Что сделать.
A. По фрагменту о «Чуме» ответьте на вопросы:
(i) Кем, как открывается на последних страницах, оказывается рассказчик?
(ii) Чьему совету, согласно фрагменту, хроника приглашает следовать читателя?
(iii) К какому году относится первая редакция «Чумы» и к какому окончательный текст?
B. Обновите фрагмент о «Чуме»: перепишите его, начиная со слов «У хроники, обращенной не столько» и заканчивая словами «подходящей манеры письма.», с заменой «созерцать» на «наблюдать».

Несходство с соседним Алжиром «Постороннего» разительно. Да и само повествование, лишившись лирической непосредственности раннего Камю, сделалось аскетическим, скованным, в чем-то «головным». Словно опасаясь, как бы его душевные порывы не заразили нас и не отвлекли от чего-то гораздо более важного, рассказчик стыдливо прячет сердечные раны даже от самого себя и о мыслях своих сообщает так, будто это суждения кого-то другого, одного из более или менее близких ему знакомых. Он вообще до последних страниц сохраняет инкогнито, и лишь тогда открывается, что он-то и есть доктор Бернар Риё, организатор защиты против чумы, все время находившийся в фокусе повествования, – вплоть до этого момента даже лично им пережитое подается как часть беспристрастного, хотя и не равнодушного свидетельства «о наших согражданах». Деловито ведется протокол: скупо очерчено исходное положение дел, затем регистрируется каждый очередной сдвиг. Метафору замещает точная запись, красочный подвижный пейзаж – едва намеченная плоскостная декорация, живопись словом – контурный рисунок, чуть ли не чертеж. В результате оранское бедствие не преломлено навязчиво-субъективным взглядом, когда собственное мнение очень уж выпячивается и все предстает не как есть, а как кажется.

А вместе с тем оно и приближено к нам, увидено не извне, не всеведущим отстраненным оком откуда-то свысока, но изнутри, рядовым очевидцем. Личная безличность хроники, обеспечивая доверие к ее достоверности, допускает чувства ее составителя только в той мере, в какой они не заслоняют происходящего, и приглашает нас к тому, чтобы мы, следуя совету Спинозы, не спешили негодовать или плакать, а стремились в первую очередь понимать. Понимать и думать – если не заодно, не вместе с хронистом, то рядом с ним.

У хроники, обращенной не столько к нашей способности сопереживать, сколько к нашей способности созерцать и соразмышлять, – свое задание, свои законы, пусть это только прикинувшийся хроникой вымысел. И подчинение им избирают неспроста, а повинуясь властной логике задуманного. Посмертно напечатанные «Записные книжки» Камю с восходящими еще к кануну 1940 года черновыми набросками к отдельным эпизодам «Чумы», сопоставление ее первой редакции 1943 года с окончательным текстом 1947 года[54] показывают, что он долго ощупью искал подходящей манеры письма.

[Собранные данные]

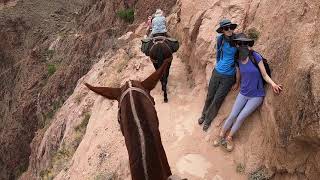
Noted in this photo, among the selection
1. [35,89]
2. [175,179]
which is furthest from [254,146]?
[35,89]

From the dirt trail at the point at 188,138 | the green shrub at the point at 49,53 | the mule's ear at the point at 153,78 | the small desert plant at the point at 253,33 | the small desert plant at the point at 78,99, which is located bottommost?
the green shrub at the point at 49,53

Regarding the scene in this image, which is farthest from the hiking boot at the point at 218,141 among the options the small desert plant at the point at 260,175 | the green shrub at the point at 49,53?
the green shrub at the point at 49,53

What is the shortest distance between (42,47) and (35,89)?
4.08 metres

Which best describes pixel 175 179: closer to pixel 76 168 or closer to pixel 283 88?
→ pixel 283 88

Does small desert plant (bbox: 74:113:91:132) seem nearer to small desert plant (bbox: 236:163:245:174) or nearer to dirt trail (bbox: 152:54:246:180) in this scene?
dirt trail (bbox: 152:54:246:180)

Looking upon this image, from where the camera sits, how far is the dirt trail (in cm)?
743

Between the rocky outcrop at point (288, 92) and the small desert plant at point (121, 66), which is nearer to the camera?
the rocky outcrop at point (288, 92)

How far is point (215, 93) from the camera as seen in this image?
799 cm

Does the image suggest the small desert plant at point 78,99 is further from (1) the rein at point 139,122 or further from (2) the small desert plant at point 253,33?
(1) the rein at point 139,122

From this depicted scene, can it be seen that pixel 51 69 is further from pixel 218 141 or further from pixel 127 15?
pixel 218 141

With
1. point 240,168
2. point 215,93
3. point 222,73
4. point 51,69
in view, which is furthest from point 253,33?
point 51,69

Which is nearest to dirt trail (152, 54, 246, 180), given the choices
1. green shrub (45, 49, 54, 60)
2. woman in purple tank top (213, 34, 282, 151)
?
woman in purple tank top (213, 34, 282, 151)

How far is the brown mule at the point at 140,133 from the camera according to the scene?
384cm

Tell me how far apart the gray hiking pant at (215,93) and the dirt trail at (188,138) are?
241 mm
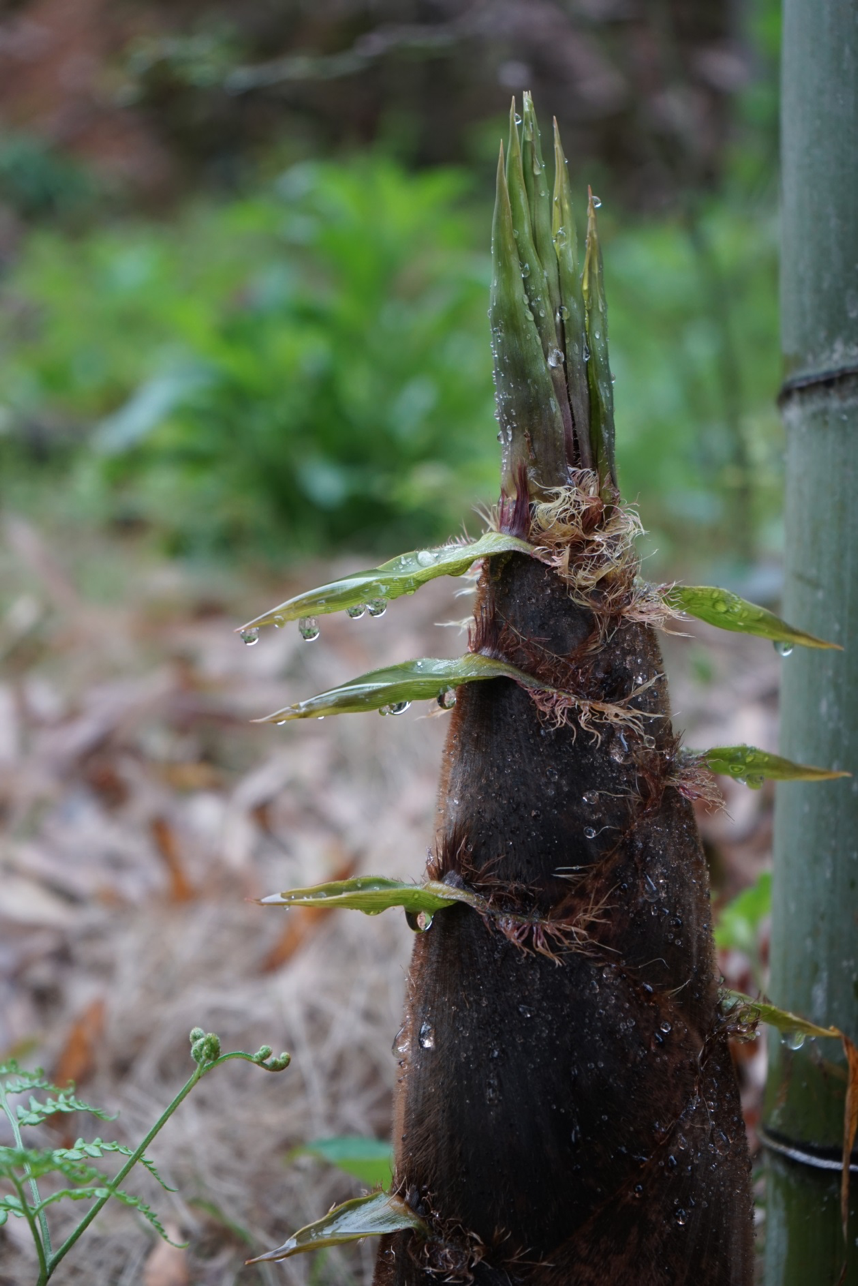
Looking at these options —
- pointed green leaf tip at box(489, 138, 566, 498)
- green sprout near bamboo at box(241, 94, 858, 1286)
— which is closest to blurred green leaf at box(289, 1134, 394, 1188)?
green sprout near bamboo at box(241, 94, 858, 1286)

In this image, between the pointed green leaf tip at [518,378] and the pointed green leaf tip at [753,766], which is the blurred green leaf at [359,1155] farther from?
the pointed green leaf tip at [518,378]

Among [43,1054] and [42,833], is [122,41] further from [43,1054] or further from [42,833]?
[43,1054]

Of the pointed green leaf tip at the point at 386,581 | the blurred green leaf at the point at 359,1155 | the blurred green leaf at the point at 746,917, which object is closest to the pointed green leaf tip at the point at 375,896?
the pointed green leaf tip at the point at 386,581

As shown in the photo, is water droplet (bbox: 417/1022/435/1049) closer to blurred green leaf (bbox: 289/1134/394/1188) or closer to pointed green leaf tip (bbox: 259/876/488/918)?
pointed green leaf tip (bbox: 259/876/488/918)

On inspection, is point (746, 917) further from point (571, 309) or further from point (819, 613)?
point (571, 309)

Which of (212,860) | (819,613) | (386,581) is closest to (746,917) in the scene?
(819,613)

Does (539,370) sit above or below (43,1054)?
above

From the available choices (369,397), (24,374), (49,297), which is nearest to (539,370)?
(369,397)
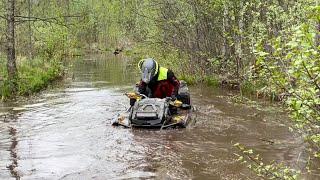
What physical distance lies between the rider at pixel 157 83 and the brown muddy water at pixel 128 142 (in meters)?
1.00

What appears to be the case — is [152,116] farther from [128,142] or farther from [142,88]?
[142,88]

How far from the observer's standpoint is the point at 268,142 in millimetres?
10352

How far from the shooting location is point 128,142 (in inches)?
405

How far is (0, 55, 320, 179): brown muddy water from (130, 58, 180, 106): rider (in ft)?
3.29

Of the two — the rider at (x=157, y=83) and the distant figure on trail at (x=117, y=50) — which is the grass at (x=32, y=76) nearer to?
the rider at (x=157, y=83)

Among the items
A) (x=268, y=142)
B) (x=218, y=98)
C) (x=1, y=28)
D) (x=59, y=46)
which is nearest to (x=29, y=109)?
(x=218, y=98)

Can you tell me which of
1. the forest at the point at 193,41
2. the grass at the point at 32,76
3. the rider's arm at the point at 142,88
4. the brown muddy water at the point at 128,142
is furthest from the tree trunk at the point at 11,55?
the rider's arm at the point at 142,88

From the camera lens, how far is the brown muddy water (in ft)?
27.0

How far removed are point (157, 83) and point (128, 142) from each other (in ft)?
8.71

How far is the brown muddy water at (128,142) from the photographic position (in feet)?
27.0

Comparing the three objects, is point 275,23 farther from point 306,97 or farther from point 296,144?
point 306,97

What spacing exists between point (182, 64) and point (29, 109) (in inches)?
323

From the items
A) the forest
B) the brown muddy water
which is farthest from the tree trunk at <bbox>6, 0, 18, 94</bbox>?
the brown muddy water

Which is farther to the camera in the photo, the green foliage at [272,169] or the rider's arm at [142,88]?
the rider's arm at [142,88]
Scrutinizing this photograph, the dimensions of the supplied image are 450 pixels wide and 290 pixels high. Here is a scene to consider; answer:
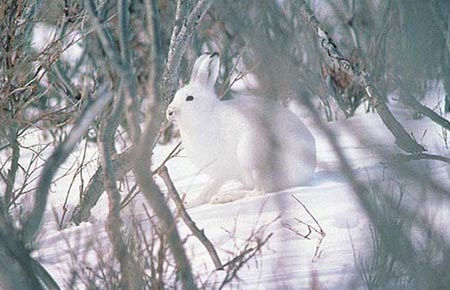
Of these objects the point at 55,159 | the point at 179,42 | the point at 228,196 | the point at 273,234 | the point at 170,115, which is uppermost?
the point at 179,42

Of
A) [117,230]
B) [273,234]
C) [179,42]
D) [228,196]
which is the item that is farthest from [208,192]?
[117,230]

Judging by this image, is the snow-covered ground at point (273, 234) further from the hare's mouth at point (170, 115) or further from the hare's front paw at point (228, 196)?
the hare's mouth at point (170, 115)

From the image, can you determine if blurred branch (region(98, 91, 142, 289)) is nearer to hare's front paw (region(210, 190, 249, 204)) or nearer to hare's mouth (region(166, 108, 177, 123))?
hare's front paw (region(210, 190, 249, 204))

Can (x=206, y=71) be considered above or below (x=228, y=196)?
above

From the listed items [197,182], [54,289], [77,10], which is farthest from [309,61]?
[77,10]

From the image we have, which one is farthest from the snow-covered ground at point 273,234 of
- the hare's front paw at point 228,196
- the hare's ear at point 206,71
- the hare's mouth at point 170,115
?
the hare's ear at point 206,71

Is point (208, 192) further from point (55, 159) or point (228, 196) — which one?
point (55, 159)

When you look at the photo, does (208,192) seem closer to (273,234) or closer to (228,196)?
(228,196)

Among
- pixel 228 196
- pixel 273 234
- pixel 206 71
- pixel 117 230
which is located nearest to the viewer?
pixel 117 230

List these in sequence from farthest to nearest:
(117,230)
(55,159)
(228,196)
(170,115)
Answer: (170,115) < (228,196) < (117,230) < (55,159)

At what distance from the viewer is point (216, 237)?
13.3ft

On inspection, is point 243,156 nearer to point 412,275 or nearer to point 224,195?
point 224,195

* * *

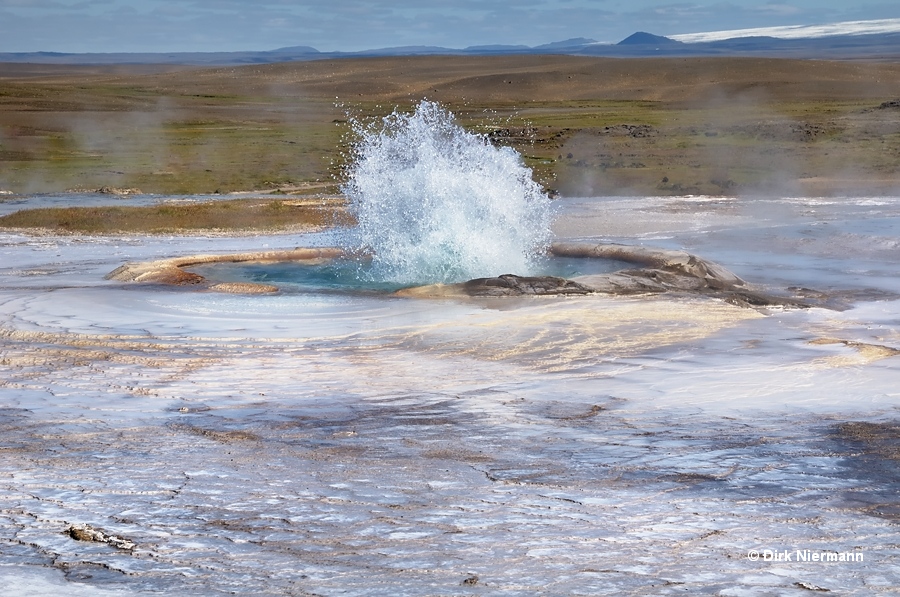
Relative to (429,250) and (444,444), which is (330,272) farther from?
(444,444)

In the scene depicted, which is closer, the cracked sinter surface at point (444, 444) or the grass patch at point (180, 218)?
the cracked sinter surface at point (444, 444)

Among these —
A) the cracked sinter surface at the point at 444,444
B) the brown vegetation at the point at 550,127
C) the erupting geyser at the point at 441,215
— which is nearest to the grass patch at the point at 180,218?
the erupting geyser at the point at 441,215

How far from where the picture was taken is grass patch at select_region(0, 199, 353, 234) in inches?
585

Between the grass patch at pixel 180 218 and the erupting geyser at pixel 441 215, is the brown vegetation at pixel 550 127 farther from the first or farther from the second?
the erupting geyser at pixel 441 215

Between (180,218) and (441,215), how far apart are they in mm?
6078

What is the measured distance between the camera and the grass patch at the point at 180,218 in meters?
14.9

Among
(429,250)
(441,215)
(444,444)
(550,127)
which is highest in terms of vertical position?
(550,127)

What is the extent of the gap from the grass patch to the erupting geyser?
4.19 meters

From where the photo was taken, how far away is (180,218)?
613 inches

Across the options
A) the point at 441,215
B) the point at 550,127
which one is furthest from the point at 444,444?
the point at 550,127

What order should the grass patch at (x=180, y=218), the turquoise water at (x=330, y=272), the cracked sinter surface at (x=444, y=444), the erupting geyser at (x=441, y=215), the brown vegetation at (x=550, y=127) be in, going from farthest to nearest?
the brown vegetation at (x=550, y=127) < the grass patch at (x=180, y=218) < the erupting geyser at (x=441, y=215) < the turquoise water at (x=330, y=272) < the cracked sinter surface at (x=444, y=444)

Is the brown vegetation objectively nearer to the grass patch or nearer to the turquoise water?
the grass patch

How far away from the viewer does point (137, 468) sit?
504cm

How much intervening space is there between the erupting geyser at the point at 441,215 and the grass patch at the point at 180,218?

* * *

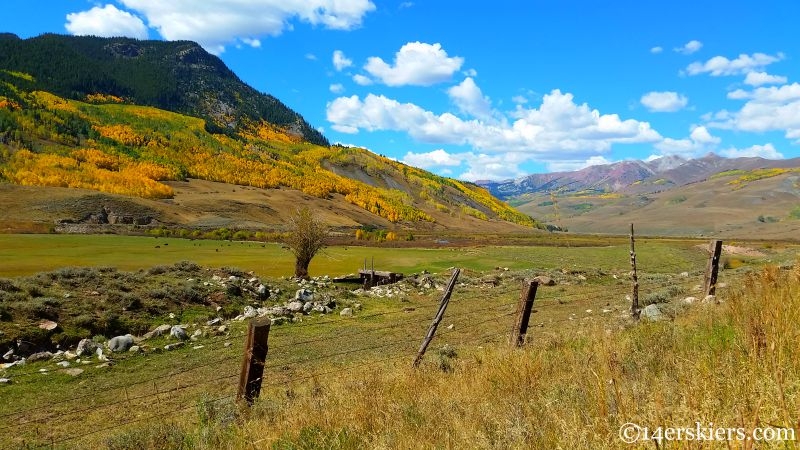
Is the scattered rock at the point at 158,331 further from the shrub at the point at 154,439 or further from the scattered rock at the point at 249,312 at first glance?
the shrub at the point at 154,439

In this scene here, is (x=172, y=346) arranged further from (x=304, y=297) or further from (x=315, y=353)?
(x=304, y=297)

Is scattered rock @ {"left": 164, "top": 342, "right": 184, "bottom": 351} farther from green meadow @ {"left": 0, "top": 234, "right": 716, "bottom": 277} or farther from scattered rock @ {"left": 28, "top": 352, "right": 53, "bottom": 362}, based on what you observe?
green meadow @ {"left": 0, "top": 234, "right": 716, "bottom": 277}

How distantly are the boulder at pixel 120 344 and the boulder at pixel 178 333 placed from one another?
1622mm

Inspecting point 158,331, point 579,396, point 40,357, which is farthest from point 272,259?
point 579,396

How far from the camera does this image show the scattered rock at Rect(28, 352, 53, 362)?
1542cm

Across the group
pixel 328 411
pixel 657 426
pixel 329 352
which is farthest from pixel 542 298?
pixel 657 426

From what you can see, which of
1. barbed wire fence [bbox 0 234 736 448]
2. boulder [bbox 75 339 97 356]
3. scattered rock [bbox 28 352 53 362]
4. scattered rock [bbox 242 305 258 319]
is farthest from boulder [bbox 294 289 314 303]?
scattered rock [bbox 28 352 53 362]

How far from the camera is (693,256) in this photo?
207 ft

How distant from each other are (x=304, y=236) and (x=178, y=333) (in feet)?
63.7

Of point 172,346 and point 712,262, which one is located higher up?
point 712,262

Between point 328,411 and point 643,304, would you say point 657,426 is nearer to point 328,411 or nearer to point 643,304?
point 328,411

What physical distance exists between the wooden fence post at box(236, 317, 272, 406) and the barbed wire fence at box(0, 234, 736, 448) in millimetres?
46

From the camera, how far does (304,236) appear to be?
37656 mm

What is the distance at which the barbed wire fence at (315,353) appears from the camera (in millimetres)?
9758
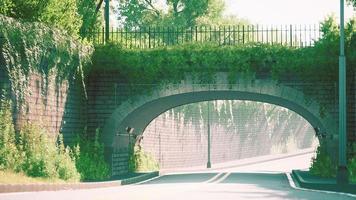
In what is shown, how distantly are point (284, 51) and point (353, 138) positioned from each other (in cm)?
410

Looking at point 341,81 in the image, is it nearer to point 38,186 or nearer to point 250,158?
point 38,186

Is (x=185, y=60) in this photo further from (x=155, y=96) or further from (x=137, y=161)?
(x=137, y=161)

Ваши ответы.
A.
(i) Доктором Бернаром Риё, организатором защиты против чумы.
(ii) Совету Спинозы: не спешить негодовать или плакать, а стремиться в первую очередь понимать.
(iii) Первая редакция относится к 1943 году, окончательный текст к 1947 году.

B.
У хроники, обращенной не столько к нашей способности сопереживать, сколько к нашей способности наблюдать и соразмышлять, – свое задание, свои законы, пусть это только прикинувшийся хроникой вымысел. И подчинение им избирают неспроста, а повинуясь властной логике задуманного. Посмертно напечатанные «Записные книжки» Камю с восходящими еще к кануну 1940 года черновыми набросками к отдельным эпизодам «Чумы», сопоставление ее первой редакции 1943 года с окончательным текстом 1947 года[54] показывают, что он долго ощупью искал подходящей манеры письма.